The claimant in Durber v PPB Entertainment Ltd [2025] EWHC 498 (KB) played the Wild Hatter game in October 2020 – a two-part game involving a fruit machine and a wheel of fortune. After spinning the jackpot wheel, the screen displayed she had won the “Monster Jackpot” which was stated as £1,097,132.71. The dispute revolved around the discrepancy between what was displayed on the claimant’s screen and the defendant’s server records which led to a significant reduction in the payout from the claimed Monster Jackpot of well over £1 million to a much smaller Daily Jackpot of £20,265.14. The claimant claimed the difference between this and the Monster Jackpot. 

The defendant said that the outcome was determined by a random number generator which had said she had only won the daily jackpot, but an error affected the animations of the game and showed her the wrong result. It sought to rely on its terms and conditions and referred to the decision in Parker-Grennan v Camelot UK Lotteries Ltd

What did the court say?

The court ruled that the rules of the online gambling game took precedence over the terms and conditions. The rules explicitly stated that the outcome of the game, including the determination of the jackpot, was based on what was displayed on the claimant’s screen. This “what you see is what you get” (WYSIWYG) approach was central to the claimant’s understanding and expectation of the game.

The terms and conditions included a clause that purported to make the defendant’s server records definitive if there was a discrepancy between the screen display and the server records. The court found this clause to be inconsistent with the game rules which clearly indicated that the screen display took precedence. Consequently, the court held that this clause was unenforceable.

The defendant also sought to rely on an exclusion clause that purported to absolve them of liability for any errors, including those in the generation of game results. However, the court found that this clause did not cover the specific human error in programming that caused the discrepancy between the server records and the claimant’s screen display. The error in question was a mapping error in the software which was a direct result of human programming and not a system or communication error as envisaged by the exclusion clause.

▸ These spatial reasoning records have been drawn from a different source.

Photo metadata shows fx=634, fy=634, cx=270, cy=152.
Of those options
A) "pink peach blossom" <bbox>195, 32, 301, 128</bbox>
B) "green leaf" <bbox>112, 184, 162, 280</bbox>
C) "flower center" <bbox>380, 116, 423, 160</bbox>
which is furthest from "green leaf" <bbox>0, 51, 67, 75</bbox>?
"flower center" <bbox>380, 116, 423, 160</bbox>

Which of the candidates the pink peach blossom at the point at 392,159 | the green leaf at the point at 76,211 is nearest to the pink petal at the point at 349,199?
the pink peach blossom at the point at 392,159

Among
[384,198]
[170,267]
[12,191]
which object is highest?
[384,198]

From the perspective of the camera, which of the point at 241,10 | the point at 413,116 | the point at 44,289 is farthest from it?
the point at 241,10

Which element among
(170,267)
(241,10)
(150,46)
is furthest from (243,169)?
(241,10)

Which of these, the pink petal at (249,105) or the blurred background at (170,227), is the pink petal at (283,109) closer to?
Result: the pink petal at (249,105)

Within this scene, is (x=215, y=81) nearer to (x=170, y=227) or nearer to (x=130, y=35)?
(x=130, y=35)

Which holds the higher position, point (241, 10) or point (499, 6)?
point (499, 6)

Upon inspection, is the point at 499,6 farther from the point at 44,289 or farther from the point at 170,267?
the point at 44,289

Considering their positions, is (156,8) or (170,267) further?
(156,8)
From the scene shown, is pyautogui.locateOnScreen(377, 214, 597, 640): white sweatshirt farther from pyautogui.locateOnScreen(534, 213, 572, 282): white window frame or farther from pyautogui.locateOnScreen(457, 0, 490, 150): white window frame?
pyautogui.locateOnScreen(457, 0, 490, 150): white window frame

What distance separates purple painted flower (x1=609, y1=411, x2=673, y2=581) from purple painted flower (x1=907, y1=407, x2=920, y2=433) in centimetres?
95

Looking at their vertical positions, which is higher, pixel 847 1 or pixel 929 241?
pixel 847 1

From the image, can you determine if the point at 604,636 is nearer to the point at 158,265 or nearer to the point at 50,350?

The court also examined whether the relevant terms were properly incorporated into the contract. It concluded that the terms were unusual and onerous and that the defendant had failed to take reasonable steps to bring these terms to the claimant’s attention. The terms were buried within a lengthy document and were not adequately signposted, making it unreasonable to expect the claimant to have been aware of them. 

Even if the terms had been properly incorporated, the court found them to be unfair and unenforceable under the Consumer Rights Act 2015. The Act requires that terms be fair and transparent and that they do not create a significant imbalance in the parties’ rights and obligations to the detriment of the consumer. The court held that the terms in question failed this test, as they included a very wide limitation of liability. It said that a more focused disclaimer would have created less imbalance. The terms also contradicted the game rules, causing an imbalance. 

Therefore, the court ruled that summary judgment should be entered for the claimant.

So what?

The court’s decision emphasises the importance of clarity and fairness in the terms and conditions of online gambling games and consumer-facing terms more generally. If you run online games, you need to clearly communicate your terms to consumers and also make sure that they are consistent with the rules of the game. Terms need to be fair and properly incorporated, especially those which aim to limit liability or alter the consumer’s understanding of the game outcomes. More widely, you need to make sure that your terms and rules hang together – it’s quite common for there to be different documents that affect the relationship with the consumer – but they need to be consistent and cross-referenced. 

Readers may remember the case of Green v Betfair where the court ruled in Mr Green’s favour, saying that Betfair’s terms were not adequate to exempt Betfred from the obligation to pay out on an ostensibly winning bet or series of bets.    

As the CMA gets greater powers in the coming weeks, businesses are advised to review their customer journeys and make sure that they comply with the law.